**SELECTED TEXT**
◇ ◇ ◇ ◇ ◇
|LIFE OF A GT
|November 15, 2010 - With the video of the first drive getting attention, I'm fielding a few questions about the car.|
The most common is about the wide track and the suspension choices, typically with people pointing out that I could have used a bolt-in setup from Fast Cars. I did actually use a rear end similar to their design. But here's a recap of the thinking, all gathered together in one place. This is taken from an email I sent to someone.
About the BGT's suspension - I decided to go with Miata suspension on
the car, in large part because it's a setup I understand very well
given my history. I also have a large collection of spare parts, and
this makes it much easier to keep a fleet of cars happy. Being able to
swap brakes between the Lotus replica and the MG came in handy just
last week as I borrowed some parts off the Lotus to get the MG
driveable. It's also much less expensive than buying one of the
coilover setups on the market for the B, and allowed me to toss the
stock subframe and other bits. As an unplanned side effect, I also
saved quite a bit of weight.
So, going with the Miata front suspension meant I had a wider front
track. I could have narrowed it, but then I would have messed up those
beautifully controlled roll centers that I think are a major
contribution to the Miata's handling.
Now I needed a wider rear track to match. I seriously considered going
with a Miata rear end, which is a nicely packaged independent. I've
seen photos of a BGT with this rear end installed, but there were a
couple of problems. The first is the amount of sheer destruction
required to the rear of the car to make it fit. Secondly, the rear end
wasn't strong enough to deal with the assault from the V8, so I would
have had to modify it for a different differential. That's not a major
problem but it was an additional expense. By mixing the appropriate GM
parts, I was able to use the differential from the Camaro and a
standard-length axle housing to make the best use of what I had. If
the live rear doesn't work out, I'll change it over to a Miata rear
eventually, but I'm pretty happy with the overall engineering of what
I have. The car is stronger for it.
◇ ◇ ◇ ◇ ◇
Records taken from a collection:
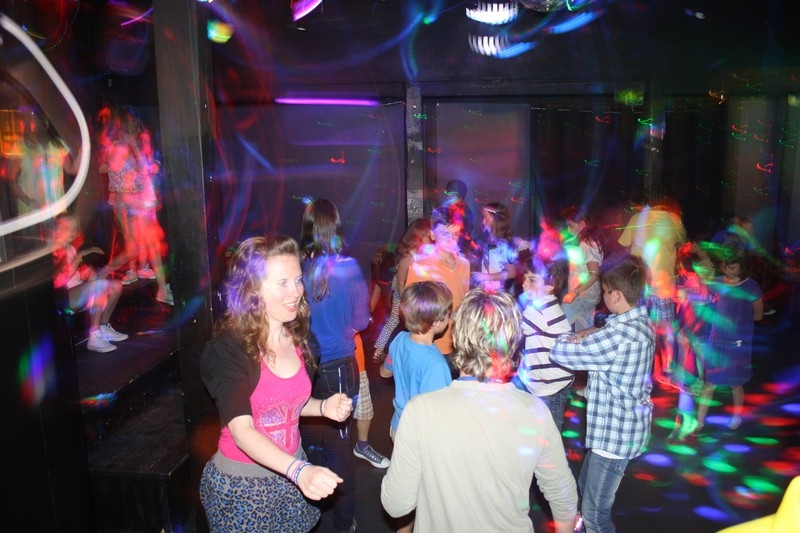 Village Camps International Summer Camp Leysin, Switzerland 2026-08-15 https://www.villagecamps.com/journals_admin/images/667-17-IMG_9316.jpg Village Camps International Summer Camp Leysin, Switzerland 2026-08-15 https://www.villagecamps.com/journals_admin/images/667-17-IMG_9316.jpg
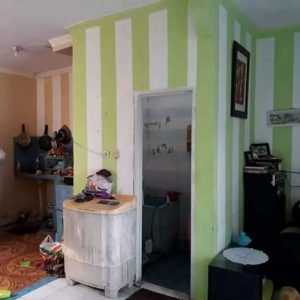 Rumah di Gading Asri, Rawa Bango, Cianjur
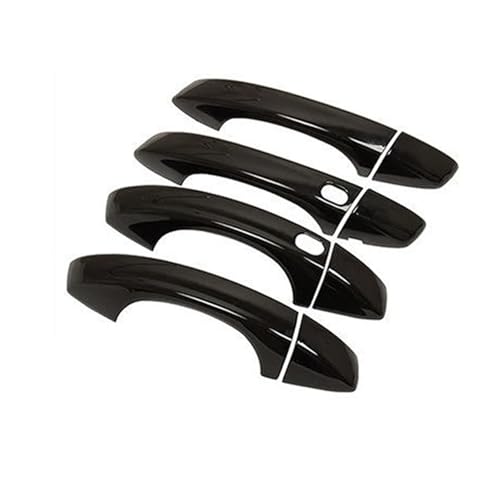 hAnh veN^[ SEATɓK IbizaANZT[ 2017~2024 MK5 Ԃ̃hAnhJo[ Oh~ Ԃ̃hAnh(MULTI)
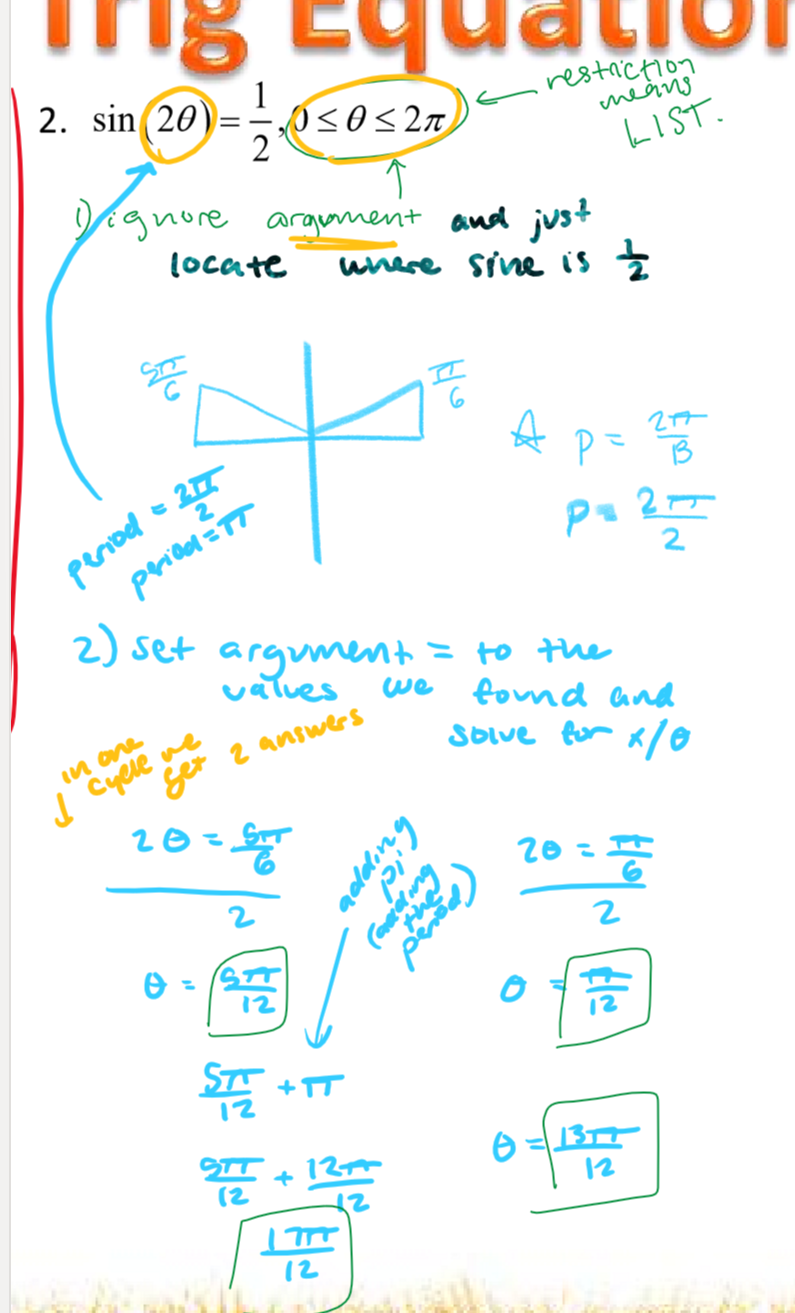 <p>explain how to solve this in two ways</p>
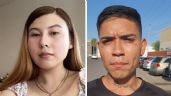 Foto ilustrativa de la nota titulada Se entrega en Ciudad Obregón Sergio Daniel, presunto feminicida de Paola en Mexicali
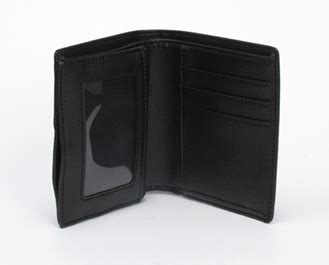 Image result for Pyro Wallet V2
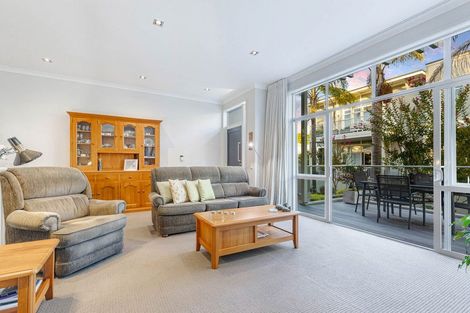 Photo of property in 36 Parkside Drive, Orewa, 0931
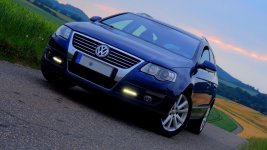 passat-b6 (2).jpg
◇ ◇ ◇ ◇ ◇
**EXPLORE THE MATERIAL**
A - Repeat the eight records from the collection word for word, without the picture markers.
B - Pick up the account of the MG's suspension choices after its final sentence and carry it on.

**ANSWERS BY ITEM**
A -
 Village Camps International Summer Camp Leysin, Switzerland 2026-08-15 https://www.villagecamps.com/journals_admin/images/667-17-IMG_9316.jpg Village Camps International Summer Camp Leysin, Switzerland 2026-08-15 https://www.villagecamps.com/journals_admin/images/667-17-IMG_9316.jpg
 Rumah di Gading Asri, Rawa Bango, Cianjur
 hAnh veN^[ SEATɓK IbizaANZT[ 2017~2024 MK5 Ԃ̃hAnhJo[ Oh~ Ԃ̃hAnh(MULTI)
 <p>explain how to solve this in two ways</p>
 Foto ilustrativa de la nota titulada Se entrega en Ciudad Obregón Sergio Daniel, presunto feminicida de Paola en Mexicali
 Image result for Pyro Wallet V2
 Photo of property in 36 Parkside Drive, Orewa, 0931
 passat-b6 (2).jpg

B -
entry 451 - tags: suspension
|November 15, 2010 - The top of the diff disagrees with the bottom of the car at full suspension compression.|
It's due to the extra bracket on top. So I made a little house for it. I haven't checked to see how the rear seat will sit on top of this, some further creativity may be required.
entry 452 - tags: clearance, rear axle
|November 15, 2010 - With the hood mounted, I found myself staring at a really ugly combination of peeling black paint and old Aqua.|
So it had to go. A bit of Reflectix heat shielding and some foam tape and voila! All shiny and pretty. It does a nice job of distributing the light into the engine bay as well.
Reflectix is heatshielding and likely won't have much effect on noise, but it's what I had around the shop and it's cheap and basically weightless. I'll be putting down some heavier stuff inside the cabin and I might put some under the hood as well. We'll see.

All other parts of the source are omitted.